Re: Re: Parallel scan with SubTransGetTopmostTransaction assert coredump

From: Greg Nancarrow <gregn4422(at)gmail(dot)com>
To: Pengchengliu <pengchengliu(at)tju(dot)edu(dot)cn>
Cc: Andres Freund <andres(at)anarazel(dot)de>, PostgreSQL-development <pgsql-hackers(at)postgresql(dot)org>
Subject: Re: Re: Parallel scan with SubTransGetTopmostTransaction assert coredump
Date: 2021-05-20 06:08:36
Message-ID: CAJcOf-dVeKS2YJaS_BVdF7ghQ=xFj2d68TzGjYCvzo8cM0FtDQ@mail.gmail.com
Views: Raw Message | Whole Thread | Download mbox | Resend email
Thread:
Lists: pgsql-hackers

On Thu, May 20, 2021 at 11:18 AM Pengchengliu <pengchengliu(at)tju(dot)edu(dot)cn> wrote:
>
> Hi Greg,
> Thanks a lot for you explanation and your fix.
>
> I think your fix can resolve the core dump issue. As with your fix, parallel process reset Transaction Xmin from ActiveSnapshot.
> But it will change Transaction snapshot for all parallel scenarios.

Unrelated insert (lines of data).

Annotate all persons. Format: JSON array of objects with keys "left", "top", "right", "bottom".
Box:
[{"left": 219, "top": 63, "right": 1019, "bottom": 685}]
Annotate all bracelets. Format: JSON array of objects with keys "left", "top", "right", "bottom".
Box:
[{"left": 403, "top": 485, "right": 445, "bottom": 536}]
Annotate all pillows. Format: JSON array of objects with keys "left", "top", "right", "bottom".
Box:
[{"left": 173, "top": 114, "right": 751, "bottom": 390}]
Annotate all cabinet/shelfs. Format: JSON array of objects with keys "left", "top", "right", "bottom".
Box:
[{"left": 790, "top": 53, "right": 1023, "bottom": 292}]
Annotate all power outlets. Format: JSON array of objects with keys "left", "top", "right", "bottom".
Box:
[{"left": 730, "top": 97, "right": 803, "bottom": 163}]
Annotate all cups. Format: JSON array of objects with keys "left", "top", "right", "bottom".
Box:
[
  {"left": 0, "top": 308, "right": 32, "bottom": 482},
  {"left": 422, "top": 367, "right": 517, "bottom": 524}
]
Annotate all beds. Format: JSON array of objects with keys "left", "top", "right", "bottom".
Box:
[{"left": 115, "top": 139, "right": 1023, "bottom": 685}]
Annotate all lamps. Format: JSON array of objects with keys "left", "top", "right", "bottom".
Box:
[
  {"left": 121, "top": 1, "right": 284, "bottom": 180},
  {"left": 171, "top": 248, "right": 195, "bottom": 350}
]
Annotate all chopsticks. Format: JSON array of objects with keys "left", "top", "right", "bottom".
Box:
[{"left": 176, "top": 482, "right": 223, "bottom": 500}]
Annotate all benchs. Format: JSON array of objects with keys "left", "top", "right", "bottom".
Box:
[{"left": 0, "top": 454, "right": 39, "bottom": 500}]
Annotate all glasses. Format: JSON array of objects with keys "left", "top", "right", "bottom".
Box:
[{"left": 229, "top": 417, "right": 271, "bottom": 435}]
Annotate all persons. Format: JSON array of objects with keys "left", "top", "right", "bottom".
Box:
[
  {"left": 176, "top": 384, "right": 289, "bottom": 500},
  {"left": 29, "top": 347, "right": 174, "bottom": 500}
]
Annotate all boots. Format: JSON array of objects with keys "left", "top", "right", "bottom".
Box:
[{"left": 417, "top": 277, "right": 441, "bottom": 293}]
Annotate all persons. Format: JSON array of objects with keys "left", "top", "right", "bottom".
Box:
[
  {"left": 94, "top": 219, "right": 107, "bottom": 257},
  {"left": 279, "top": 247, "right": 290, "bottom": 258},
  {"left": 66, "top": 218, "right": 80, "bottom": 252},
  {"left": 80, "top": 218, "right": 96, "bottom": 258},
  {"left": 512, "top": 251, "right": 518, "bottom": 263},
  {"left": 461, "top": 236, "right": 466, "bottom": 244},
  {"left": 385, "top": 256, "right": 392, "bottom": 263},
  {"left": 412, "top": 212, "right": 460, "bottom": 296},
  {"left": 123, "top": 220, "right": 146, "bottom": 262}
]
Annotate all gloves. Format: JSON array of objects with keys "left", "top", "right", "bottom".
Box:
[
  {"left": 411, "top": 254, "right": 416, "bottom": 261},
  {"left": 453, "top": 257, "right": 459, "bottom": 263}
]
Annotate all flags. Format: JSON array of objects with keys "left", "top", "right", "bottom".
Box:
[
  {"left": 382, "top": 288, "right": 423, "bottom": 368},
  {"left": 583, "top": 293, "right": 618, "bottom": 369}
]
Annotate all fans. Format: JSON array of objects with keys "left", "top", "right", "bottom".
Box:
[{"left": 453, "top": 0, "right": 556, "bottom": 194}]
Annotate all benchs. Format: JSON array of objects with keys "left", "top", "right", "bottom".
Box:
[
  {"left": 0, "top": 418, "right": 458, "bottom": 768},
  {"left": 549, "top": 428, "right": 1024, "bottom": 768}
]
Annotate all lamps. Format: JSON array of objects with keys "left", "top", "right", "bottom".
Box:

I don't know whether it bring in other issue.
> For test only, I think it is enough.
>
> So is there anybody can explain what's exactly difference between ActiveSnapshot and TransactionSnapshot in parallel work process.
> Then maybe we can find a better solution and try to fix it really.
>

I am proposing the attached patch to fix this issue (patches for both
PG13.2 and latest PG14 source are provided).

Perhaps this will trigger others who better know the intricacies of
snapshot handling, and know the reasons and history behind why the
transaction_snapshot and active_snapshot are currently passed
separately to parallel workers, to speak up here and discuss the issue
further, and check my fix (and note, I haven't attempted to modify
README.parallel in the patch until I get further clarification on this
issue).
Perhaps someone can explain the purpose of calling
GetTransactionSnapshot() AGAIN in InitializeParallelDSM() and how is
this consistent with the current ActiveSnapshot?
AFAICS, that doesn't seem correct, and that's why the patch removes it.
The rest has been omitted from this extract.